Neen, zegt Crossman, het is niet waar, dat sociale hervormingen bijdragen tot groter vrijheid. Integendeel: een toenemende machtsconcentratie hetzij in technische verworvenheden, hetzij in sociale organisatie brengt altijd uitbuiting, ongerechtigheid en ongelijkheid met zich mee. Tenzij dan, dat de gemeenschap een sociaal geweten heeft, dat sterk genoeg is deze tendenzen tegen te gaan.

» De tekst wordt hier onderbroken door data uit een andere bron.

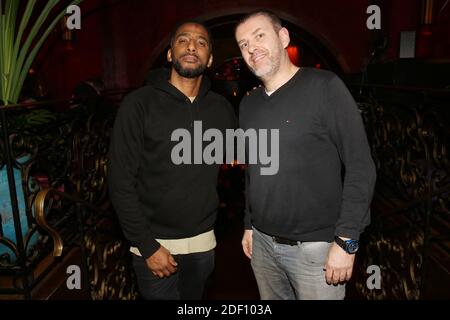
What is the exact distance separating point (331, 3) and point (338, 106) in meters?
5.80

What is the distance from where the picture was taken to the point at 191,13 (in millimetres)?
6684

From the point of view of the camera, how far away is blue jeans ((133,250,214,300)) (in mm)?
2070

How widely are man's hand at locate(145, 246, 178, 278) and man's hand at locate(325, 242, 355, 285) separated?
0.82 m

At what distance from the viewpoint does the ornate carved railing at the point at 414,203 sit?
229cm

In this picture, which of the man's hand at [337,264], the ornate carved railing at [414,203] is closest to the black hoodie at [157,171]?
the man's hand at [337,264]

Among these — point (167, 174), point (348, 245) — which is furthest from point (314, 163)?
point (167, 174)

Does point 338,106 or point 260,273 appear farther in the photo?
point 260,273

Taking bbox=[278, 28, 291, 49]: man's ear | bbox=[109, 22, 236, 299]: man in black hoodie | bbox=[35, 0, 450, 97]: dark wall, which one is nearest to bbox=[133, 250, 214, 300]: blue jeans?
bbox=[109, 22, 236, 299]: man in black hoodie

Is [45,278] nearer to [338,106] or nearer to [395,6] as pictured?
[338,106]

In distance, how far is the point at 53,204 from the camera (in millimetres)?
2357

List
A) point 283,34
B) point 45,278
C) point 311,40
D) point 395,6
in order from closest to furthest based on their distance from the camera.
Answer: point 283,34, point 45,278, point 395,6, point 311,40

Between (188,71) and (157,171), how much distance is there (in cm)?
55

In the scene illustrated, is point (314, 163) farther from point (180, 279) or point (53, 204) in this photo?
point (53, 204)

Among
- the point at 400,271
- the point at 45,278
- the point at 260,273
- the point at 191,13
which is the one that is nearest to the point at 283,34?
the point at 260,273
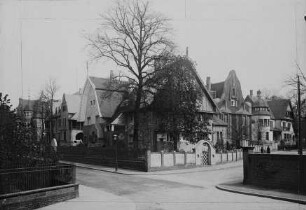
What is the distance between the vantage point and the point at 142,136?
39250mm

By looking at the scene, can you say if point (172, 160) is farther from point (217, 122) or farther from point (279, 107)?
point (279, 107)

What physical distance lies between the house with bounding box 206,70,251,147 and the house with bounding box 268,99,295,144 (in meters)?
10.7

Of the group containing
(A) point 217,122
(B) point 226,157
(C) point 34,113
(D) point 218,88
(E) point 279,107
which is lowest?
(B) point 226,157

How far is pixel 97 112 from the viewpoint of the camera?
48.6 meters

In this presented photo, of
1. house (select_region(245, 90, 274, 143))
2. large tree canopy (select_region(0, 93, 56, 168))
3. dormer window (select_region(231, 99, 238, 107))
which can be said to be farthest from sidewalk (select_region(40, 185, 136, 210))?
house (select_region(245, 90, 274, 143))

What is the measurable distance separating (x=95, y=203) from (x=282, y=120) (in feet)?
220

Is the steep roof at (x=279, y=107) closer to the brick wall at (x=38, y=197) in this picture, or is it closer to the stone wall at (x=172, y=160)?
the stone wall at (x=172, y=160)

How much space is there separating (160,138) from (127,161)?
11.0 meters

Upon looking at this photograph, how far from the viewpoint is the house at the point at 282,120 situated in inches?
2874

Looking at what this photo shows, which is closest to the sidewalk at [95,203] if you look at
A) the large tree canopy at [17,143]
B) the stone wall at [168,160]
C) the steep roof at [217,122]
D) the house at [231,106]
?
the large tree canopy at [17,143]

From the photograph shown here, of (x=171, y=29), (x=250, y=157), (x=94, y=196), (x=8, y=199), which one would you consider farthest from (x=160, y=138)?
(x=8, y=199)

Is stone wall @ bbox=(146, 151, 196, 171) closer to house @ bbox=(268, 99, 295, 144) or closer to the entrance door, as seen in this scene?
the entrance door

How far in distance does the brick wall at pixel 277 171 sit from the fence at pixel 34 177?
1008 cm

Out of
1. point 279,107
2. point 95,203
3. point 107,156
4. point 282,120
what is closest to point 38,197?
point 95,203
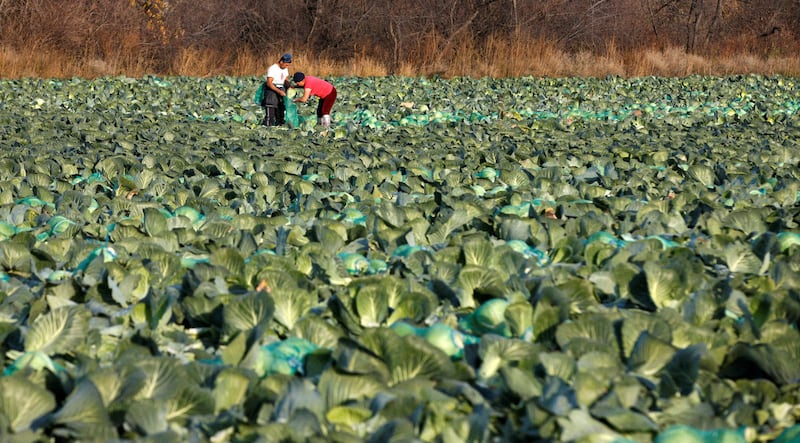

Het is bijzonder interessant dit te lezen in een boek, dat duidelijk socialistisch is. D.W.Z., dat zich vierkant stelt achter het streven naar herordening van de maatschappij. Want nu kunnen de Elsevierianen nooit zeggen, dat zij altijd wel gezien hebben wat thans de neo-Fabians beweren. Zij hebben twee treinen laten passeren, en doen derhalve allang niet meer mee. De trein van de fundamentele critiek op de maatschappij en daarna het pleit om vrijheid in nieuwe verhoudingen.^

„De vrijheid is steeds in gevaar. De meerderheid van alle mensen zal zich steeds bij het verlies daarvan neerleggen, tenzij een kleine minderheid bereid is tegen de privileges van enkelen en de apathie van de massa op te tornen.” Zo vat Crossman samen wat hij te zeggen heeft tot de socialist, die weet, dat het om de vrijheid van de mens gaat.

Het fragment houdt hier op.